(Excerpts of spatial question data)
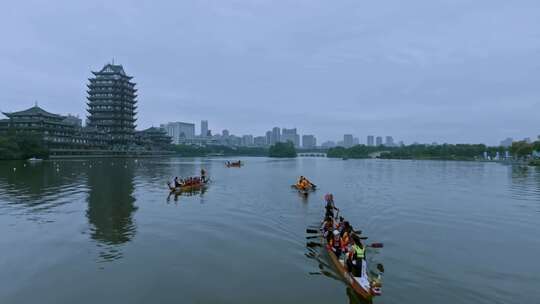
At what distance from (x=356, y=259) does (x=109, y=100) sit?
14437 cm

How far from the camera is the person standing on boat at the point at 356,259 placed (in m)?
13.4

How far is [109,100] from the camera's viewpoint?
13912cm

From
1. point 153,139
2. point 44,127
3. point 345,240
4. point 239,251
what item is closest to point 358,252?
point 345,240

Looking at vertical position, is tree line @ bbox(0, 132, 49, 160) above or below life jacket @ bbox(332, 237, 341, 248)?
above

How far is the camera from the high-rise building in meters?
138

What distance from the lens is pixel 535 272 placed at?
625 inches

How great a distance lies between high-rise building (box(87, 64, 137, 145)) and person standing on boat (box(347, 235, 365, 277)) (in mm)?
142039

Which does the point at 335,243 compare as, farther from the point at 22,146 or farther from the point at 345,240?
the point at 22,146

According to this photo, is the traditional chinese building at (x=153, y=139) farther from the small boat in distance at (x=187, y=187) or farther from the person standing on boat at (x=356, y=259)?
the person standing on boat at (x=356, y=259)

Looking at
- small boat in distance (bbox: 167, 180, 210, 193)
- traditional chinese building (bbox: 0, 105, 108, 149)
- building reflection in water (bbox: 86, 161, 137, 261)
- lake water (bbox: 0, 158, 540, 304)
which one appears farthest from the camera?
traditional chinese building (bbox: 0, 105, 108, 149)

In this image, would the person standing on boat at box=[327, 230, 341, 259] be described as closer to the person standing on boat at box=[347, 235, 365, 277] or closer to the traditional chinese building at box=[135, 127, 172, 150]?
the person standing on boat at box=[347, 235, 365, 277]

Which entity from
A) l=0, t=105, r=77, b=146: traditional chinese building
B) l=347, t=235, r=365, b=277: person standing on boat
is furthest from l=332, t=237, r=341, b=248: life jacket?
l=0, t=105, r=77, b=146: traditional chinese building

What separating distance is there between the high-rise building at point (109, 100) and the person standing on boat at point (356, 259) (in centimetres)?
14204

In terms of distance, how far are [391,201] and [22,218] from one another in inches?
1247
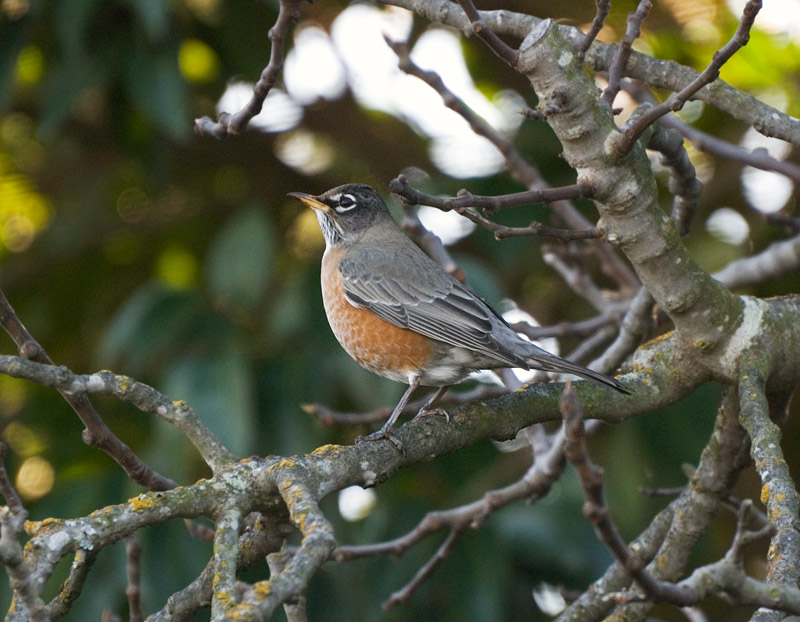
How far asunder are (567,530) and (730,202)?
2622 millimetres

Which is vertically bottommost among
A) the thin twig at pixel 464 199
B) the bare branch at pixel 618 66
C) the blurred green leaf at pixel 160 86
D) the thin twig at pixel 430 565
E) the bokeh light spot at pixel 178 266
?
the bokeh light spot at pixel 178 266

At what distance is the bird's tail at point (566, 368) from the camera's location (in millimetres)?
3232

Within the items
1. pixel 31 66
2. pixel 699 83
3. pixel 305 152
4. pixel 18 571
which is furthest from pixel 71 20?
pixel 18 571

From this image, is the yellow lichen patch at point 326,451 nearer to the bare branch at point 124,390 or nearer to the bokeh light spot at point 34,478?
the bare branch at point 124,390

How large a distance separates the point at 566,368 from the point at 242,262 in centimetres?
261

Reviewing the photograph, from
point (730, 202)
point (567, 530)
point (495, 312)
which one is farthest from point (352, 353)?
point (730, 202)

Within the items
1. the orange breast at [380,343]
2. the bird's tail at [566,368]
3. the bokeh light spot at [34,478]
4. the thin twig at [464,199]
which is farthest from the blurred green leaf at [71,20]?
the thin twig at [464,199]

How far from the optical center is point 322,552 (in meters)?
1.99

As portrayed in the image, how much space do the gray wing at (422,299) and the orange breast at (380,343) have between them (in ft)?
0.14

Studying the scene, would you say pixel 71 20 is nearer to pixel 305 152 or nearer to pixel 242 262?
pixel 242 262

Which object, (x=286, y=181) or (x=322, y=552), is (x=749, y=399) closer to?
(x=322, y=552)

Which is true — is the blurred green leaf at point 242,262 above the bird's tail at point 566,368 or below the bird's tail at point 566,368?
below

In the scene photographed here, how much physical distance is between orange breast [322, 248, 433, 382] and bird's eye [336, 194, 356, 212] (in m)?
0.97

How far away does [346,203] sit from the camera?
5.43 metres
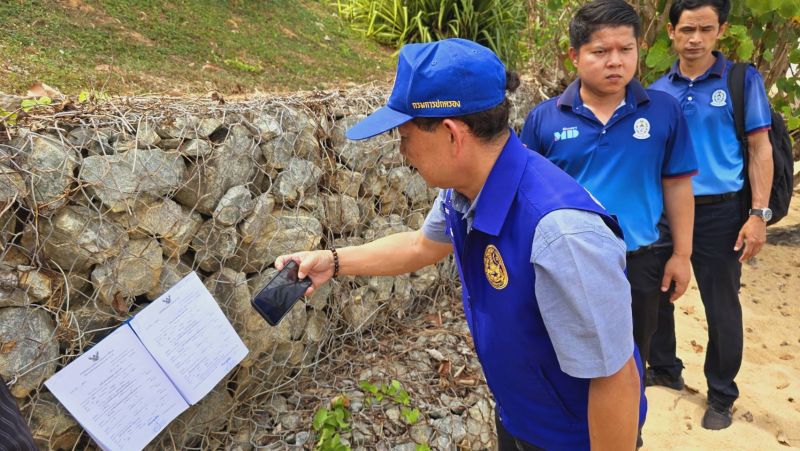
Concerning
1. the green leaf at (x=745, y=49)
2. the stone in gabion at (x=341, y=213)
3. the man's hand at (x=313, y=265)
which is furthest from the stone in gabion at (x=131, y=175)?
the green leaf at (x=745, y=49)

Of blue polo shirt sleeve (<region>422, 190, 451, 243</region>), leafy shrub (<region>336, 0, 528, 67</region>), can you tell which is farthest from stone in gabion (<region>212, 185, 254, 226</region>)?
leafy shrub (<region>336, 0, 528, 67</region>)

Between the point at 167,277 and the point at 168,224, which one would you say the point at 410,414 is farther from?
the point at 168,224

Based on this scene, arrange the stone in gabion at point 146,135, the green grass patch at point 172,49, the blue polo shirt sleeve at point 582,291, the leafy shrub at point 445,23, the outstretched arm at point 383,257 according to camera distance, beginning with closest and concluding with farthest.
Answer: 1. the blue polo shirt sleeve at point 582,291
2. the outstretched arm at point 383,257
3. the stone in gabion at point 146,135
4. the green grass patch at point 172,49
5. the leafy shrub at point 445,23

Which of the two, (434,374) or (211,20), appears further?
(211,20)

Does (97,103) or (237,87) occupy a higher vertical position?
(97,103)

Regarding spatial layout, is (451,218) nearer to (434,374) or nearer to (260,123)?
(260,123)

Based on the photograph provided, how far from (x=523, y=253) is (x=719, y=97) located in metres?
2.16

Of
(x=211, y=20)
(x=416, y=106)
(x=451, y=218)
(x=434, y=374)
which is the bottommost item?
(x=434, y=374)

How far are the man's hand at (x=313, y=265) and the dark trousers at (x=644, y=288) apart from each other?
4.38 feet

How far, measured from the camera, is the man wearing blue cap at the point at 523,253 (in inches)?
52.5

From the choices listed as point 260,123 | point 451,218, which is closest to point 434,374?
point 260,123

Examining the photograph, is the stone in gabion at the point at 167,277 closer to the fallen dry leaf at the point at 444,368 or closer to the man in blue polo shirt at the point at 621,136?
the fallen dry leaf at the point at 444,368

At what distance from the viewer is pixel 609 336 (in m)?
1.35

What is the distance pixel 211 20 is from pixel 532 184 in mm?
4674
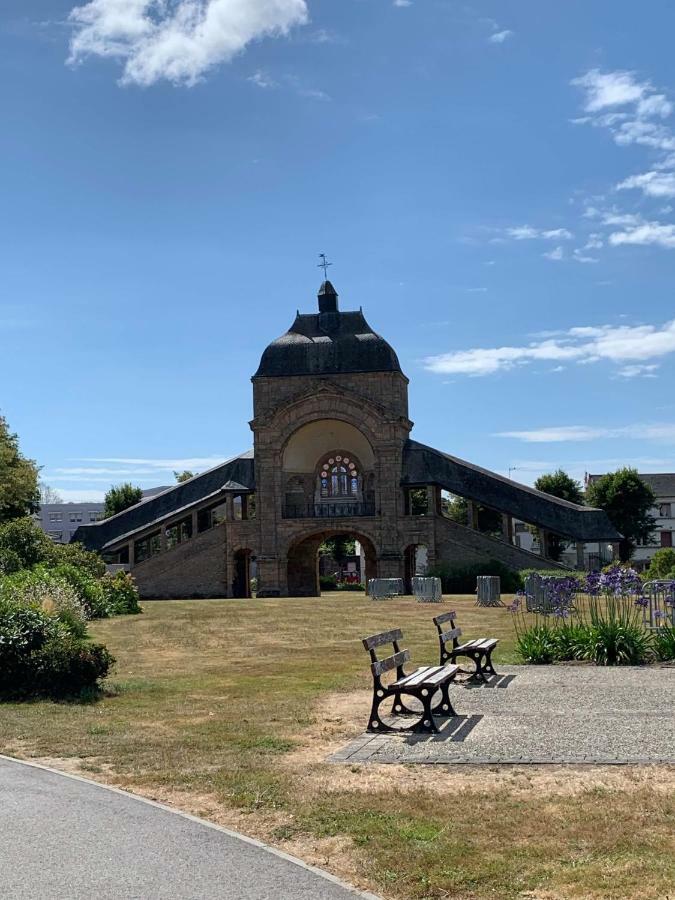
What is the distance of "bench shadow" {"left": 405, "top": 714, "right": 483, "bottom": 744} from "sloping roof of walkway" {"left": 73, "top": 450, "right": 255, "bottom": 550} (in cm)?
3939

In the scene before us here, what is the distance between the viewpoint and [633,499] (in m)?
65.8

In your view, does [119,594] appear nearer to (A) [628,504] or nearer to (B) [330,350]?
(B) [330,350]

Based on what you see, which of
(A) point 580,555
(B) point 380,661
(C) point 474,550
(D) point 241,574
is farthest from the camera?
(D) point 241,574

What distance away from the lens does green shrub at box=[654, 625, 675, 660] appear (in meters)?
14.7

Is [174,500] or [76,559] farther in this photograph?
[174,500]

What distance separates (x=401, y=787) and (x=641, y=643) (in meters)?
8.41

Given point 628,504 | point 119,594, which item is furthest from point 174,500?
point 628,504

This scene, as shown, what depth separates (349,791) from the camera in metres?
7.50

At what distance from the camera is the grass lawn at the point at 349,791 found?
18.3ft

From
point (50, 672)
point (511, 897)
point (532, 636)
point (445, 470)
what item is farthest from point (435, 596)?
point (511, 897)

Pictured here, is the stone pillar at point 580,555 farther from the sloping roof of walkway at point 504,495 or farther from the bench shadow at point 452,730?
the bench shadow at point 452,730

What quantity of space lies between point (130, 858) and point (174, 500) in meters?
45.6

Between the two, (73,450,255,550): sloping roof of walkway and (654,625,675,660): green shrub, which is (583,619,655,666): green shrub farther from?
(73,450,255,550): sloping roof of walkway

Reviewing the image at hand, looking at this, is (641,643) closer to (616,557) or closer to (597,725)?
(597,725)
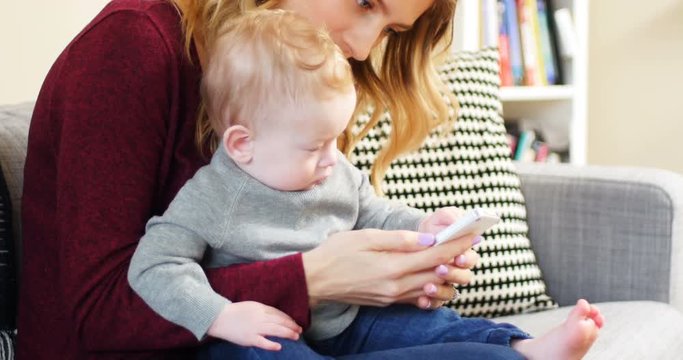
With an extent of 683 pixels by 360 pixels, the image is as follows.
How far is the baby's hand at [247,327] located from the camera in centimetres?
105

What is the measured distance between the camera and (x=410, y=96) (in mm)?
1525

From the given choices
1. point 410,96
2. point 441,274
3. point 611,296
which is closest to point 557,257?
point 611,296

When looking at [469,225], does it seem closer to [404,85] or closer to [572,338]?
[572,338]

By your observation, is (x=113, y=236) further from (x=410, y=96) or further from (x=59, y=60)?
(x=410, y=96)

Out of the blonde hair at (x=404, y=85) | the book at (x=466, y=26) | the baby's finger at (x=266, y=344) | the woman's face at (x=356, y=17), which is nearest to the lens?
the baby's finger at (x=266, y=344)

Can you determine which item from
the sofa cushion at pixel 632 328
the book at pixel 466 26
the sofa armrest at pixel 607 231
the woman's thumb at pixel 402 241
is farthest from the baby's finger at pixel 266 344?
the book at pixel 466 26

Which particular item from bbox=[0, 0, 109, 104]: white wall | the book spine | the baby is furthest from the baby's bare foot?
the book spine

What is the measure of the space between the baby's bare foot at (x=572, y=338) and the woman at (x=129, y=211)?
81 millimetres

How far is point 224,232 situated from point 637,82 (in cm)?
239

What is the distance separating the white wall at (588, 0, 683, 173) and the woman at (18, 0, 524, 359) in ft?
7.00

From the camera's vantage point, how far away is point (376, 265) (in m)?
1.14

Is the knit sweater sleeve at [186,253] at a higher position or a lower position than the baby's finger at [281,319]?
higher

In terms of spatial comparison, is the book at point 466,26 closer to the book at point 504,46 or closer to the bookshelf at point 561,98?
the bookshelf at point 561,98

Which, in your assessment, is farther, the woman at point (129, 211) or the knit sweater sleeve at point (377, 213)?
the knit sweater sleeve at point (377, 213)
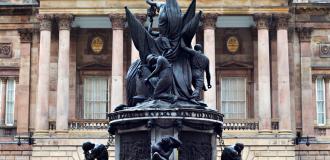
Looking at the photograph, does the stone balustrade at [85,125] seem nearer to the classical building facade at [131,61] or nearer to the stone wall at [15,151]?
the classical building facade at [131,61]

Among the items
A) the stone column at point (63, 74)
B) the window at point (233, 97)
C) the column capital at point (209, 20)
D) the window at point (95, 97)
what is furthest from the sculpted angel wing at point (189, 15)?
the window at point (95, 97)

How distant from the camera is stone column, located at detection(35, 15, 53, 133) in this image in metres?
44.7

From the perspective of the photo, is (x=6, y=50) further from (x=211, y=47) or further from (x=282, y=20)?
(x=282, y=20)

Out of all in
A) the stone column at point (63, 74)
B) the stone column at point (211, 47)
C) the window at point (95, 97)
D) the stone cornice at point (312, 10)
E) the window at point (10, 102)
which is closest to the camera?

SHORT EXERCISE: Reproduce the data above word for word, starting with the line containing "Looking at the" and continuing up to and including the final line of the data.

RESULT OF THIS EXERCISE:
Looking at the photograph, does the stone balustrade at [85,125] seem nearer to the classical building facade at [131,61] or nearer to the stone wall at [15,151]?
the classical building facade at [131,61]

Among the items
A) the stone column at point (63, 74)
B) the window at point (233, 97)
C) the column capital at point (209, 20)
D) the window at point (95, 97)
what is furthest from the sculpted angel wing at point (189, 15)?
the window at point (95, 97)

How distant from the camera is stone column, located at detection(35, 15, 53, 133) in this image in metres?
44.7

From the perspective of the photo, is (x=6, y=50) further from (x=211, y=47) or further from (x=282, y=20)?
(x=282, y=20)

Out of all in
A) the stone column at point (63, 74)
B) the stone column at point (211, 47)
C) the window at point (95, 97)
D) the stone cornice at point (312, 10)
E) the window at point (10, 102)
which is closest to the camera?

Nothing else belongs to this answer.